**Instruction A:**
Answer these questions about the piece on the child self:
(i) Which does the piece call older, the child self or the adult self?
(ii) Where did the child self hide so as not to disturb the forward movement of the adult self?
(iii) Which self can become the true parent self to the lost child self?

Tag Archives: innocence

Chuck’s Place: Child Care

From whence does our ancient innocence come? - Photo by Jan Ketchel
From whence does our ancient innocence come?
– Photo by Jan Ketchel

The truth is, the child self is older than the adult self. We were all children first. Actually, to advance, the child self had to stay behind so that the adult self could mature.

The child self, who sought the safety and fulfillment of its fundamental survival, who sought unconditional love and acceptance, who sought the pure play of innocence and discovery, had to shut down, hold in, and separate from the seeds of its budding adult self that it launched, while it sank into dormancy, waiting for the day the adult might turn around and rediscover its roots in the purity and innocence of childhood again.

Often, that child self was neglected and traumatized and it secretly bears the weight and torment of its early experiences. Voluntarily, it broke away from consciousness, hiding in the dark so as not to disturb the forward movement of the adult self. Its only hope of redemption, its hidden contract, was that in the triggered moments of adulthood the adult self would come in search of the traumatized child self and lead it to the light of day and help it to become unburdened of its horror stories, terrors, and confusions.

Only the adult self can become the true parent self to its lost child self. Only the adult self can find its forgotten self. Only the adult self can stand with its younger self and bear witness to the full truth of its younger experiences and, in so doing, put them to rest. Only the adult self can free its imprisoned child self and merge its innocence into the play of adult life.

**Instruction B:** Copy the records from the line with "Ani Le'dodi Ve'Dodi Li Poster (Ecke)" to the line with "Hyundai Ioniq 5 2022 - фото 13", including both of those lines.

**Data to use:**

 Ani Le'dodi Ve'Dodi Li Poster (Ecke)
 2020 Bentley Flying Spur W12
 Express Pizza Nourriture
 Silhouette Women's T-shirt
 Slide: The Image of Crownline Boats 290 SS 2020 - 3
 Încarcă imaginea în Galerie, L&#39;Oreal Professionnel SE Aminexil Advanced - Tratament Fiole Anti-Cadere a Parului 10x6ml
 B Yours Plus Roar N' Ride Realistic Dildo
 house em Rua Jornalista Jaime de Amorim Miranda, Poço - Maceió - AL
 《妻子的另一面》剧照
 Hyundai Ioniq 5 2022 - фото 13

...

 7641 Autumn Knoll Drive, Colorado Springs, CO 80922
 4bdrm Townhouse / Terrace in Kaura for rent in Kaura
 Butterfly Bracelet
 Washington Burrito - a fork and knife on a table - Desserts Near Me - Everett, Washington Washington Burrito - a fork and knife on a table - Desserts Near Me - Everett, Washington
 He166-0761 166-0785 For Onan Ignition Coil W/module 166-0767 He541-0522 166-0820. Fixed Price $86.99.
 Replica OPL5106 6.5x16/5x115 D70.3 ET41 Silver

**Written solution A:**
(i) The child self.
(ii) In the dark.
(iii) The adult self.

**Written solution B:**
 Ani Le'dodi Ve'Dodi Li Poster (Ecke)
 2020 Bentley Flying Spur W12
 Express Pizza Nourriture
 Silhouette Women's T-shirt
 Slide: The Image of Crownline Boats 290 SS 2020 - 3
 Încarcă imaginea în Galerie, L&#39;Oreal Professionnel SE Aminexil Advanced - Tratament Fiole Anti-Cadere a Parului 10x6ml
 B Yours Plus Roar N' Ride Realistic Dildo
 house em Rua Jornalista Jaime de Amorim Miranda, Poço - Maceió - AL
 《妻子的另一面》剧照
 Hyundai Ioniq 5 2022 - фото 13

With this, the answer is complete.